Sehubungan dengan berakhirnya masa jabatan ini, sejumlah kolega memberikan kesan mendalam. Dr. Rusman Rasyid, S.Pd., M.Pd., salah satu dosen Unkhair Ternate menyampaikan bahwa kepemimpinan Dr. M. Ridha Ajam, M.Hum. adalah teladan yang layak diteruskan. “Beliau tidak hanya memimpin dengan visi yang jelas, tetapi juga hadir sebagai sahabat yang selalu mendengar dan memberi ruang bagi kami untuk berkembang. Integritas dan dedikasinya akan selalu menjadi inspirasi bagi kami semua”, ungkapnya.
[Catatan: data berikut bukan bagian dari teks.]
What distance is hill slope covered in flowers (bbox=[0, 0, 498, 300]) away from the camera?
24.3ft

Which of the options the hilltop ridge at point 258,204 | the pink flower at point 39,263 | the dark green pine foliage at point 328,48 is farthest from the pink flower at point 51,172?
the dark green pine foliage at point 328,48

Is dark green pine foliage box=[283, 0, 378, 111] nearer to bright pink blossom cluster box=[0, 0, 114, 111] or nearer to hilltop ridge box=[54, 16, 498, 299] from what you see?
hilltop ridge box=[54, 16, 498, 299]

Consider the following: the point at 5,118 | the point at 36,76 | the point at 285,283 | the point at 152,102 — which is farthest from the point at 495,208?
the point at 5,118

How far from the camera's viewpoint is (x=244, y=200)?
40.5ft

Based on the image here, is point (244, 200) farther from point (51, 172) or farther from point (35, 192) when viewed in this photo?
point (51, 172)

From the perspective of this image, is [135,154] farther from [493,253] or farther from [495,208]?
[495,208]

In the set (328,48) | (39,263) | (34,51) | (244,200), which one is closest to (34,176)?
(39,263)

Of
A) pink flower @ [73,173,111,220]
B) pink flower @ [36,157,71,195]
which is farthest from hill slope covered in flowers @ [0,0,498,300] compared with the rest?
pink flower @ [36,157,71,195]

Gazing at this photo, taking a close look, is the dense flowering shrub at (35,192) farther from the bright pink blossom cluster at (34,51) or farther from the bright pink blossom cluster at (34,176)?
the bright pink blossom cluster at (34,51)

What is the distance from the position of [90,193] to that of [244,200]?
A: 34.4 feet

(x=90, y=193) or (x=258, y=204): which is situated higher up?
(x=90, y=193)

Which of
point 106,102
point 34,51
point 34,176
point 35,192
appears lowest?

Sementara itu, Arman Adam Ibrahim, Tenaga Kependidikan yang setiap hari mendampingi rutinitas beliau sebagai rektor, tak kuasa menyembunyikan rasa haru. “Saya menyaksikan langsung betapa beliau memimpin dengan penuh kesabaran dan ketegasan. Beliau menghargai setiap tenaga, sekecil apa pun. Itu membuat kami merasa berharga dan punya arti bagi perjalanan universitas ini,” tuturnya dengan mata berkaca-kaca.
Bagi Unkhair Ternate, berakhirnya masa jabatan ini bukanlah perpisahan, melainkan jejak pengabdian yang akan terus hidup dalam setiap langkah kampus ke depan. Terima kasih atas dedikasi dan keteladanan yang telah terukir. Kepemimpinan boleh berganti, tetapi semangat dan inspirasi dari Dr. M. Ridha Ajam, M.Hum. akan tetap menjadi cahaya bagi Unkhair Ternate dan masyarakat Maluku Utara. (Rus/Ans/Why)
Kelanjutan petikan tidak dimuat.